Share this article

How a Nobel-Winning Discovery Is Transforming Autoimmune Disease Treatment

 

“This is not a pill you’ll take every day. It is not a product you’re going to inject every week or every month or every three months. When we dial this in — and I will say when rather than if — this should be a curative protocol. We should have the ability to reset someone’s immune system so they will not need another drug long-term… The goal is that you’ll get this drug once.” — Dr. Fred Ramsdell, 2025 Nobel Laureate in Physiology or Medicine


Dr. Fred Ramsdell shared this powerful vision on our Autoimmune Voices: Threads of Hope podcast. For people living with autoimmune disease, words like “curative” and “one-time treatment” can feel almost too good to be true.

Yet, for the first time, researchers believe it is actually possible.

This year’s Nobel Prize in Physiology or Medicine honors Dr. Mary Brunkow, Dr. Ramsdell, and Dr. Shimon Sakaguchi for discoveries that transformed our understanding of autoimmune disease. Together, they uncovered the FOXP3 gene — the “master switch” for special immune cells called regulatory T cells (Tregs). These tiny but powerful cells prevent the immune system from turning against the body.

Their work revealed the biological system responsible for keeping the immune system in balance. And now it is guiding the development of groundbreaking therapies that could restore that balance.

The Immune System: Two Teams, One Goal
During the podcast, our host, Dr. Nina Luning Prak, helped break down how the immune system works.

We have two major immune defenses:

The Innate Immune System (The First Responders)

  • Acts within seconds or minutes
  • Recognizes general threats like bacteria or injuries
  • Creates fast protective barriers
  • Think of it as the body’s emergency defense team.

The Adaptive Immune System (The Specialists)

  • Learns from past infections
  • Remembers viruses and bacteria so it can fight them faster next time
  • Uses highly specialized T cells and B cells

But here’s the challenge: this super-smart system sometimes gets a little too good at attacking — and can mistakenly target our own tissues.

That’s where regulatory T cells come in. They are like the immune system’s brakes, constantly working to stop the immune response from going too far. When it goes wrong, we see autoimmune disease.

A Clue Hidden in Rare Genetic Disease
Most scientists traditionally focused on how the immune system attacks. But Dr. Brunkow and Dr. Ramsdell asked a different question: What controls when the immune system should stop fighting?

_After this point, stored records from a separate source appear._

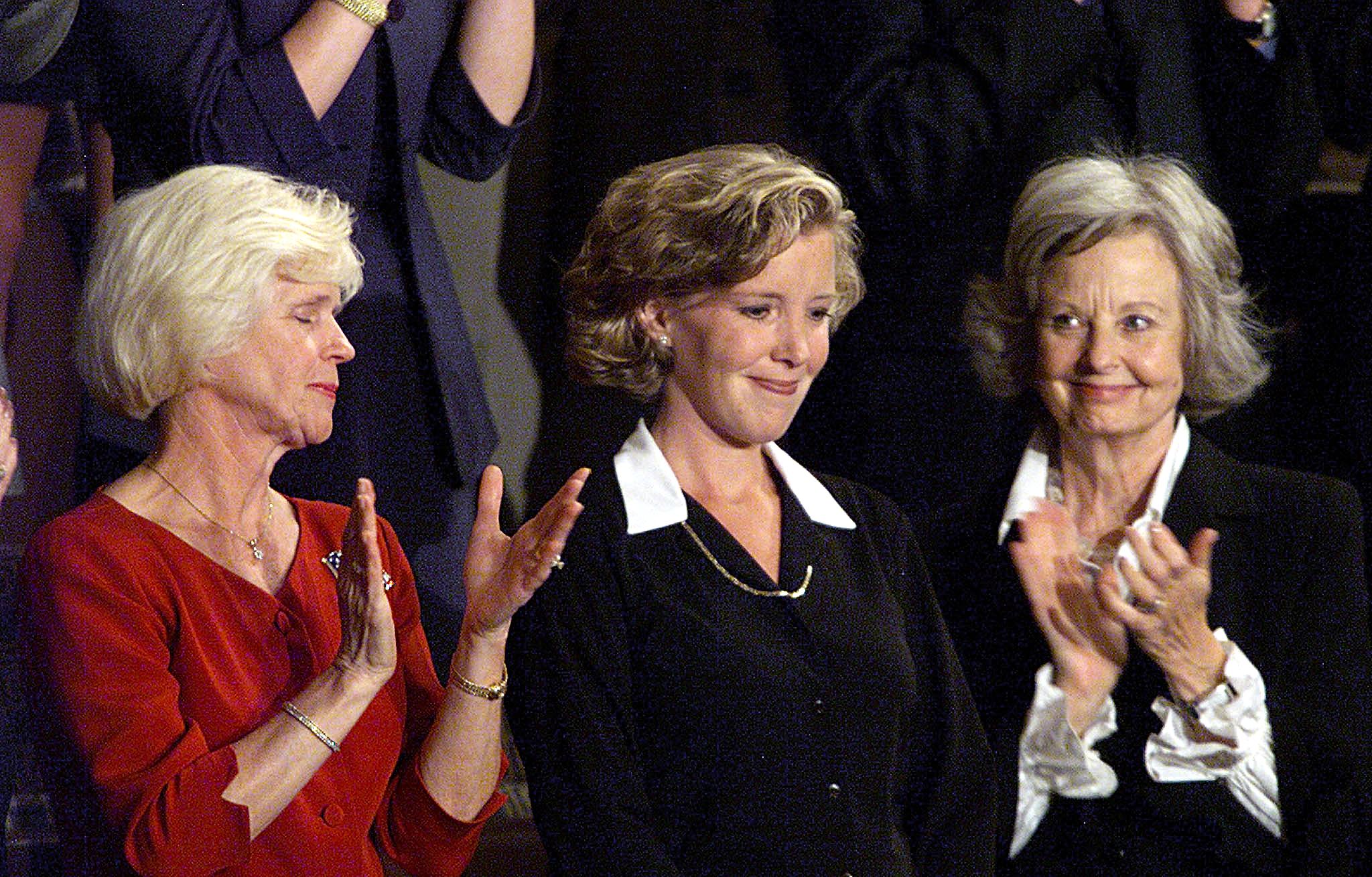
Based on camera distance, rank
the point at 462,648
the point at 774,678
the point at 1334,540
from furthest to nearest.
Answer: the point at 1334,540
the point at 774,678
the point at 462,648

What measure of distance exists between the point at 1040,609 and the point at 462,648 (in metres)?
0.81

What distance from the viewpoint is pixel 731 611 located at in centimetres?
211

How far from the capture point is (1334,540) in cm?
245

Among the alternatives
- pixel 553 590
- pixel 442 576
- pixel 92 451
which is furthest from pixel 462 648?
pixel 92 451

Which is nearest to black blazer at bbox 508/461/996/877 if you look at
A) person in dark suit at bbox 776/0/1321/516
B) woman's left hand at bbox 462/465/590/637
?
woman's left hand at bbox 462/465/590/637

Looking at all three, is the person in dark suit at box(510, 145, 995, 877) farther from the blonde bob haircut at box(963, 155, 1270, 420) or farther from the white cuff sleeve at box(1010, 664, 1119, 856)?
the blonde bob haircut at box(963, 155, 1270, 420)

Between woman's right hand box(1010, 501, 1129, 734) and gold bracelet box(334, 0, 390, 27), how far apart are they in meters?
1.03

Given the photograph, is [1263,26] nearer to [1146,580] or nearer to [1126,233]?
[1126,233]

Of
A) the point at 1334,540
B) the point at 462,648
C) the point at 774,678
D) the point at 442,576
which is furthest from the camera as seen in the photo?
the point at 1334,540

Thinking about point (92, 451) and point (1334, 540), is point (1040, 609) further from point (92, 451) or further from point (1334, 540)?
point (92, 451)

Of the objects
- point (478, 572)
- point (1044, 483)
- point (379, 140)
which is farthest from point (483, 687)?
point (1044, 483)

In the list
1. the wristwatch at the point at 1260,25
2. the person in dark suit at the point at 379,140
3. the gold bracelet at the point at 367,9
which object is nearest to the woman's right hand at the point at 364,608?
the person in dark suit at the point at 379,140

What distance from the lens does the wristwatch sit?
2.73 m

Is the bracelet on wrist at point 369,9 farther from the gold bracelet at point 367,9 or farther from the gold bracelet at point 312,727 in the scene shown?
the gold bracelet at point 312,727
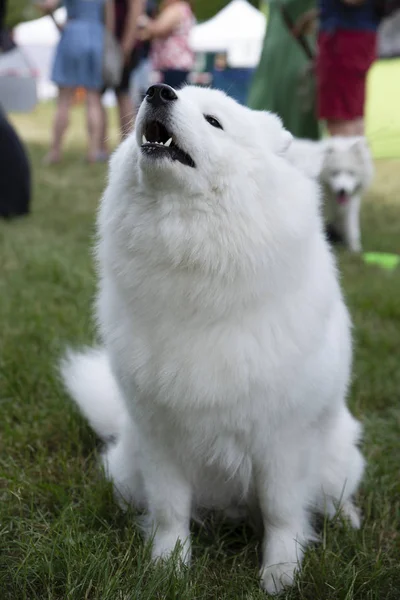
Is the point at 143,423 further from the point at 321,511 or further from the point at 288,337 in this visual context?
the point at 321,511

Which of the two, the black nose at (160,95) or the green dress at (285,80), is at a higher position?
the black nose at (160,95)

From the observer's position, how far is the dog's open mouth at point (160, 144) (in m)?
1.54

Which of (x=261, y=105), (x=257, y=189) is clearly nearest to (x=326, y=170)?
(x=261, y=105)

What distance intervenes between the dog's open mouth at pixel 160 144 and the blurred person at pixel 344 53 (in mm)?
2918

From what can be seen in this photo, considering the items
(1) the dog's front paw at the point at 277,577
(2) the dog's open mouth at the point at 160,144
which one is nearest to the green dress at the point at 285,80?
(2) the dog's open mouth at the point at 160,144

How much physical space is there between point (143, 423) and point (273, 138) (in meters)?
0.76

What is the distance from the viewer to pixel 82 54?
291 inches

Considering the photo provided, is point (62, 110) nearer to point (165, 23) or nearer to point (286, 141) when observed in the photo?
point (165, 23)

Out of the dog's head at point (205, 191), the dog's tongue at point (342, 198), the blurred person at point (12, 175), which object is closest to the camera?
the dog's head at point (205, 191)

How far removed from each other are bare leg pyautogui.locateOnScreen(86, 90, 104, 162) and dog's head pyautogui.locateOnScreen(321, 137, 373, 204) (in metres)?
3.43

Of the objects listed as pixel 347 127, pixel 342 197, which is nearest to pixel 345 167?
pixel 342 197

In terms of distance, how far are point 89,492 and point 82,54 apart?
6.46m

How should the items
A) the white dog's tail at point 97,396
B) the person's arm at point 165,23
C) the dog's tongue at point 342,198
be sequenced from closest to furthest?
the white dog's tail at point 97,396, the dog's tongue at point 342,198, the person's arm at point 165,23

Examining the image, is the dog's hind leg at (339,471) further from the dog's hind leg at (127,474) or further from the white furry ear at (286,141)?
the white furry ear at (286,141)
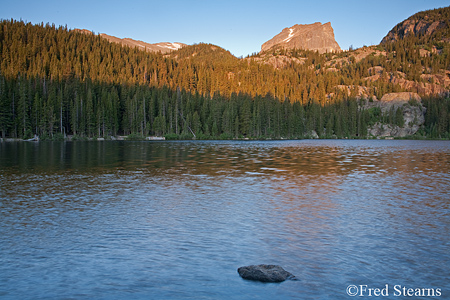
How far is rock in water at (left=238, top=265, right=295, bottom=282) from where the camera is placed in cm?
939

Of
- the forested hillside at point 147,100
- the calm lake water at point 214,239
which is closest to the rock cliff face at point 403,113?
the forested hillside at point 147,100

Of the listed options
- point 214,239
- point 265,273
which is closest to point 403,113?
point 214,239

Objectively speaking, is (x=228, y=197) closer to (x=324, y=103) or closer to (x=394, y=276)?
(x=394, y=276)

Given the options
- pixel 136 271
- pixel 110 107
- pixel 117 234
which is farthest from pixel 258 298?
pixel 110 107

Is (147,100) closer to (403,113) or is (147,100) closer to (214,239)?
(214,239)

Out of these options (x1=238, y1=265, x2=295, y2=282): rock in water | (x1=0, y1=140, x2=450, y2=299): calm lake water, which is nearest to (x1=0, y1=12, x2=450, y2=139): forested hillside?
(x1=0, y1=140, x2=450, y2=299): calm lake water

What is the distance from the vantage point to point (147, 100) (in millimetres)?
131875

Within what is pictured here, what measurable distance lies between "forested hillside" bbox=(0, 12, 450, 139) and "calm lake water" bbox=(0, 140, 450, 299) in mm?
91484

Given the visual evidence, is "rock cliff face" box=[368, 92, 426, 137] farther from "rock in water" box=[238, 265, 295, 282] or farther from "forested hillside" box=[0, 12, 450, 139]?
"rock in water" box=[238, 265, 295, 282]

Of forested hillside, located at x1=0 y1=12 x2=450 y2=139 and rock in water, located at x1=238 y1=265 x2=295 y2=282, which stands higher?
forested hillside, located at x1=0 y1=12 x2=450 y2=139

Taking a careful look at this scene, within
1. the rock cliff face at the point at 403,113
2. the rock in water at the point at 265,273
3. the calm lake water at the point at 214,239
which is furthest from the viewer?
the rock cliff face at the point at 403,113

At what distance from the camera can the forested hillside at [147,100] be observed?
359 feet

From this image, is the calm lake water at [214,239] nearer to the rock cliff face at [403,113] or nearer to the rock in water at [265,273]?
the rock in water at [265,273]

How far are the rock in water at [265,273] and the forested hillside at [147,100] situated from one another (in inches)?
4087
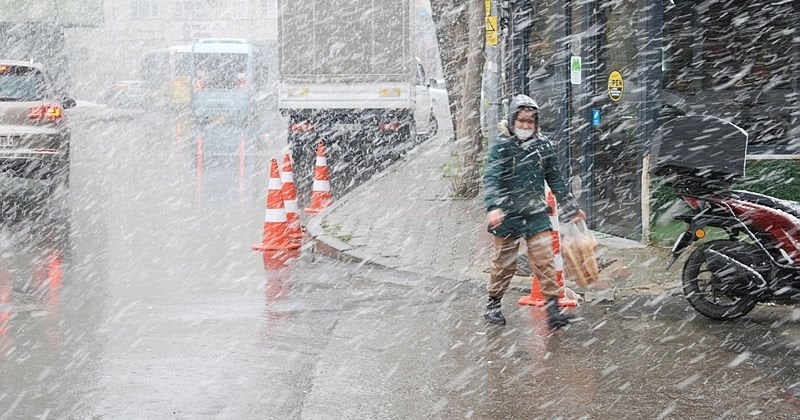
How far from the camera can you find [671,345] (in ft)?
23.8

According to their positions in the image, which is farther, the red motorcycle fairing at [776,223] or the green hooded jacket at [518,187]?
the green hooded jacket at [518,187]

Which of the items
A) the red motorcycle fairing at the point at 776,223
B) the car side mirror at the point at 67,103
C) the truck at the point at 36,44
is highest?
the truck at the point at 36,44

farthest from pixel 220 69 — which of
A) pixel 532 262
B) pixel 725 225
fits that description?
pixel 725 225

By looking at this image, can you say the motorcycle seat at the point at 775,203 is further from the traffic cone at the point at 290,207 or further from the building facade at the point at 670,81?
the traffic cone at the point at 290,207

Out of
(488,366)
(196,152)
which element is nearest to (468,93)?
(488,366)

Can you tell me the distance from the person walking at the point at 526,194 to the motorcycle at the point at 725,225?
0.80 metres

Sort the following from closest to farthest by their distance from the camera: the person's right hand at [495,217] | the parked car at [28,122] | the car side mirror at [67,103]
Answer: the person's right hand at [495,217] < the parked car at [28,122] < the car side mirror at [67,103]

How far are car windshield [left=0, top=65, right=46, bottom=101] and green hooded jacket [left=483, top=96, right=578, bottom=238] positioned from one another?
9.99 m

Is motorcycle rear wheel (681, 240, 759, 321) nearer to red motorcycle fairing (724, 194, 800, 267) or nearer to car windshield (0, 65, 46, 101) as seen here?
red motorcycle fairing (724, 194, 800, 267)

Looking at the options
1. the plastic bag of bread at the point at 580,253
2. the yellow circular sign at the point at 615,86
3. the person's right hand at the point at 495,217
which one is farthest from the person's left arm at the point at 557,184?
the yellow circular sign at the point at 615,86

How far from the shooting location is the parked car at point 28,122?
51.0 ft

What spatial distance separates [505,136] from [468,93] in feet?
24.4

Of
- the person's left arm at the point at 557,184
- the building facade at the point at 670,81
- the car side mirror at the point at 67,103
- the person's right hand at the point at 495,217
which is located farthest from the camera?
the car side mirror at the point at 67,103

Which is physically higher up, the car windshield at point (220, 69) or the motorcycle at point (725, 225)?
the car windshield at point (220, 69)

To answer it, they studied:

  • A severe childhood autoimmune disease called IPEX syndrome
  • A unique strain of mice known as Scurfy mice

Both the children and the mice experienced intense inflammation shortly after birth. Their immune systems attacked almost every organ.

The similarity led researchers to suspect a single gene might be responsible. After carefully testing many possibilities, they identified a mutation in one gene that caused the disease in the mice: Foxp3.When that gene was restored, the disease disappeared.

Soon after, scientists confirmed that children with IPEX also had damaging mutations in the human version of the gene: FOXP3.

This was the breakthrough moment.

FOXP3: The Master Builder of Immune “Peacekeepers”
The discovery showed that FOXP3 is essential for creating regulatory T cells. Without this gene, those cells never form — and the immune system has no brakes.

Dr. Luning Prak compared it to discovering not just the brakes in a car, but the blueprint that tells the factory how to make the brakes.

Once they understood that regulatory T cells were controlled entirely by FOXP3, everything clicked:

  • No FOXP3 = no regulatory T cells
  • No regulatory T cells = uncontrolled autoimmune attacks

This discovery helped define why autoimmune diseases happen. It also unlocked a powerful new idea: If you can restore these peacekeeping cells — you might be able to restore balance.

From Discovery to Treatments in Development
Today, researchers around the world are building on this work. Instead of designing drugs that suppress the entire immune system, they are developing therapies that retrain it.

This new class of treatments, often called Treg therapies, may include:

  • Enhancing a patient’s existing regulatory T cells
  • Expanding the number of healthy Tregs in the body
  • Correcting or improving Tregs using gene or cell therapy

The goal is not to weaken immunity — but to fix the core problem that causes autoimmune disease.

Many current medications:

  • Quiet the immune system as a whole
  • Can increase infection risk
  • Require constant treatment for life

Emerging Treg therapies:

  • Target only the harmful immune attack
  • Aim for long-lasting immune harmony
  • Could be a one-time treatment for some patients

It’s a shift from managing symptoms to potentially solving the cause.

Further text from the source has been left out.